A heartfelt message from Agassiz students was heard loud and clear by a group of First Nations elders last week.
The Coqualeetza Elders group received a poster stating, “To Survivors and Family Members of Survivors of Indian Residential Schools, We lift our hands to honour your Courage and your Spirit. From Agassiz Christian School.’ The poster was signed by staff and students at the school during a chapel service that spent time focusing on the tragic history of Canada’s First Nations as well as traditional song and dance presented to the students.
“We were reminded of the residential schools and the sadness around the residential school era, as well as our desire to build bridges with First Nations communities,” says principal John Zeidhoff. “This was indeed a very tragic time for them, and we wanted to show our support.”
The poster was presented to the Coqualeetza Elders group, a multi-Aboriginal group with members from many nations including Sto:lo, Sts’ailes, Haida, Metis and Ojibway, among others. It was presented during a gathering hosted by the Chilliwack Native Pentecostal Church in Sardis on Wednesday, June 11.
Agassiz resident and Sts’ailes member Shirley Leon is a member of the Coqualeetza Elders group.

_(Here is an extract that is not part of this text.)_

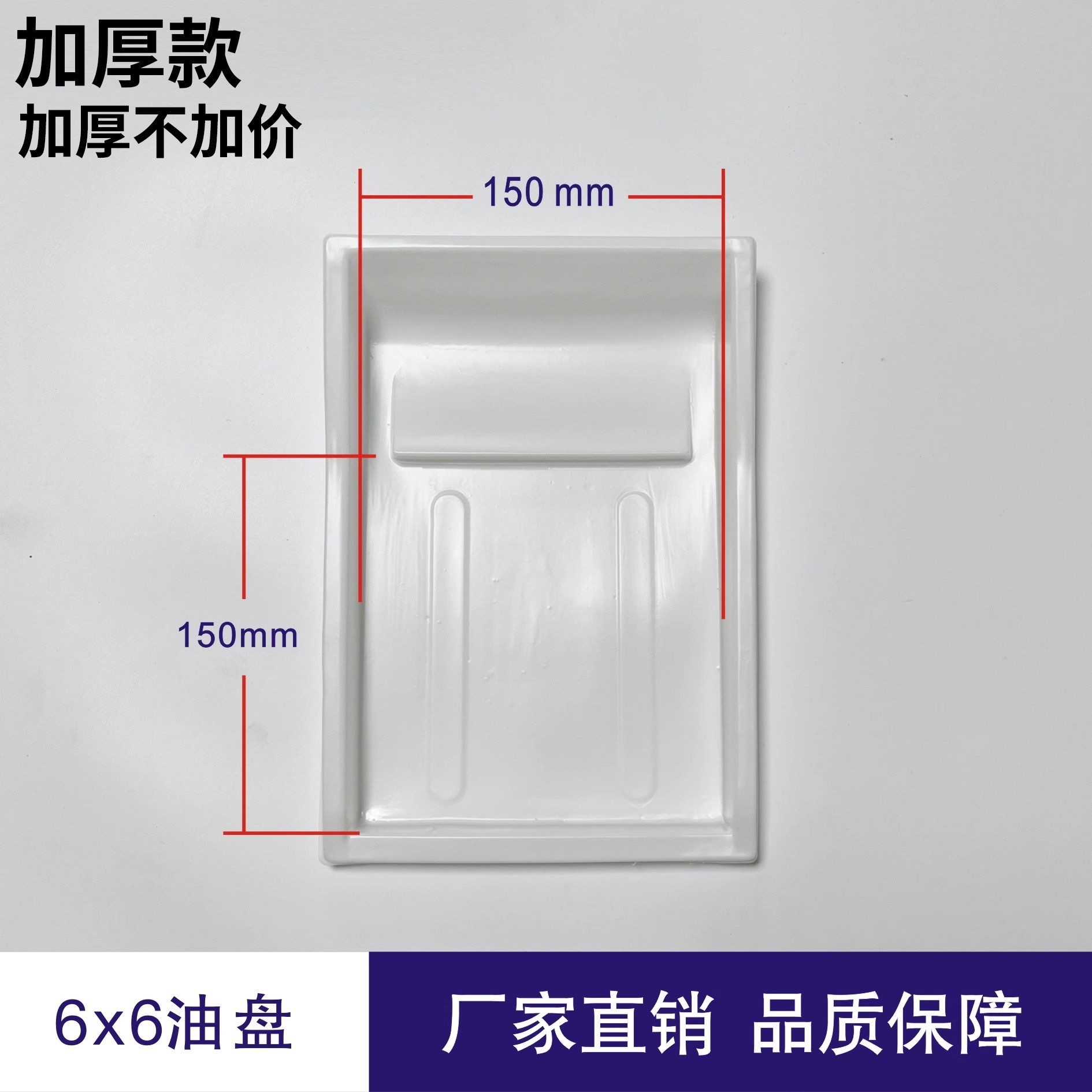 Pad Printing Machine Disposable Oil Tray 4*4*6*6*4*8*6 Oil Basin Oil Tank Ink Cartridge Pp Glue Zhongke Blister Oil Tray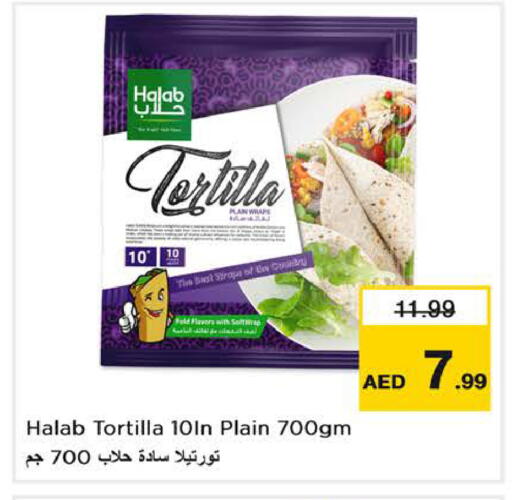 available at نستو هايبرماركت in الإمارات العربية المتحدة , الامارات - الشارقة / عجمان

She says the gesture made a deep impact on those gathered to have that suffering acknowledged by local students.
“For these children to learn about it has touched our heart deeply,” says Leon. “That is tremendous.”
While Leon was not a residential school survivor, she says all First Nations people have been affected by a colonialistic system and there were just as many “atrocities” in the federal day schools. She lays little hope in the reports that come out from the federal government and says it will be steps like those taken by students at Agassiz Christian that will bring real healing to this land and its peoples.

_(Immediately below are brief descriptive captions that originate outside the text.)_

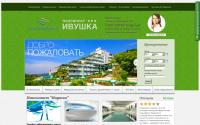ivushka-sochi.ru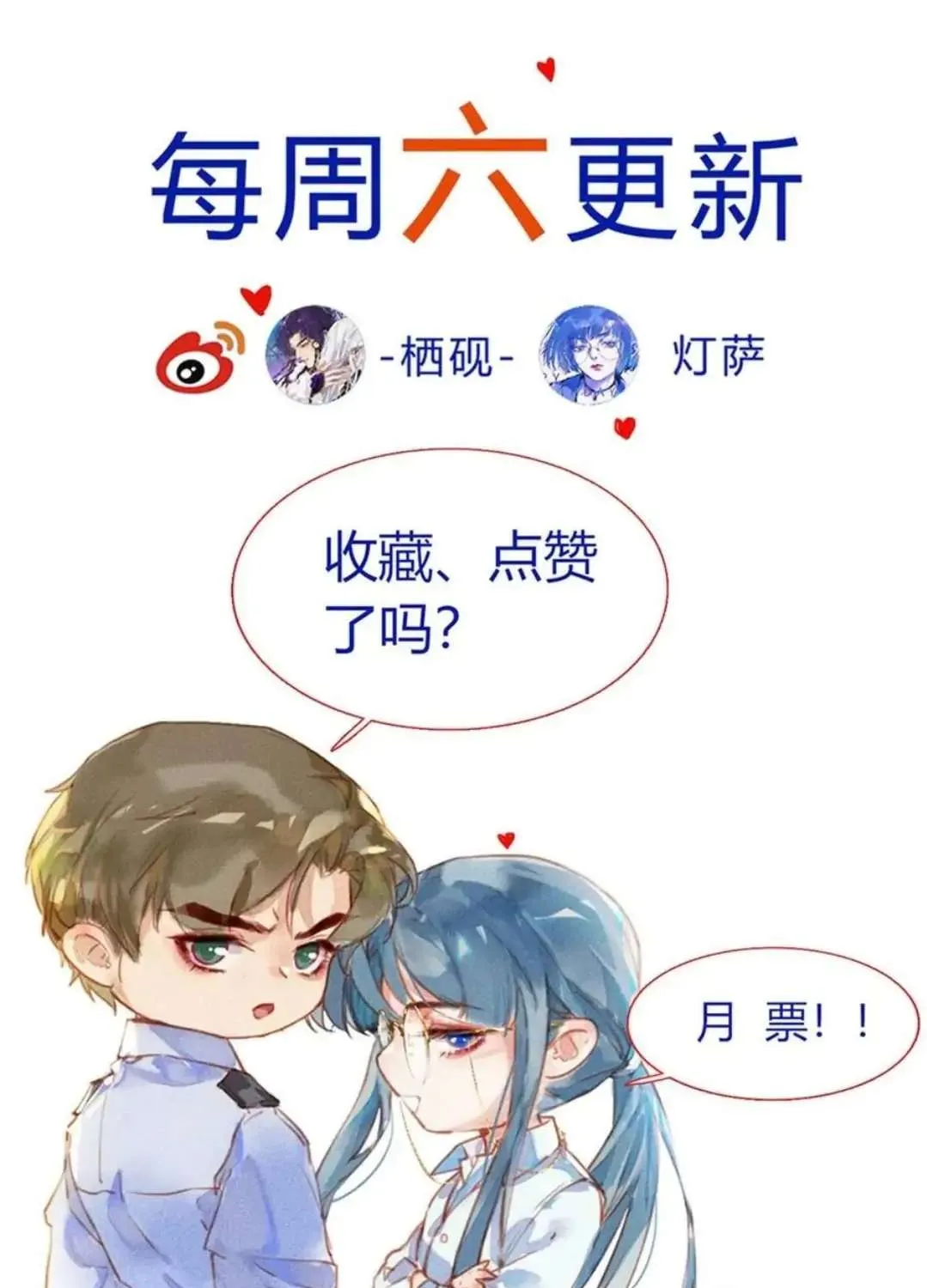 Read Unsound Relationship chapter 86 image 65 on Lezhin
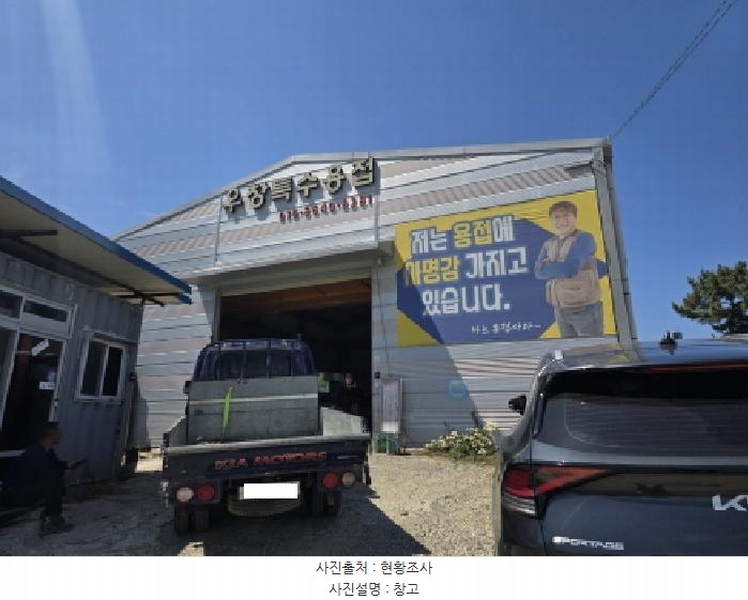 2025타경8126 경상북도 영천시 망정동 68-2 창고 경매 이미지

“To me, all that money spent [on residential school reports] is not going to do as much good as what these little children did, in this small little community in little old Agassiz,” says Leon. “It’s hard to find the words to express how wonderful it was to have that gesture and acknowledgement.”
Harvey Andrew, a Chawathil Band member living in Agassiz, was also at the Coqualeetza Elders group for the presentation.
“I was quite surprised,” says Andrew of the poster and its message. “It lifted me. We are not so invisible anymore.”
Andrew’s mother attended residential school and says while she never talked about it to him, it certainly had an impact on his upbringing.
“We definitely do need healing,” says Andrew. “We have to give it some time.”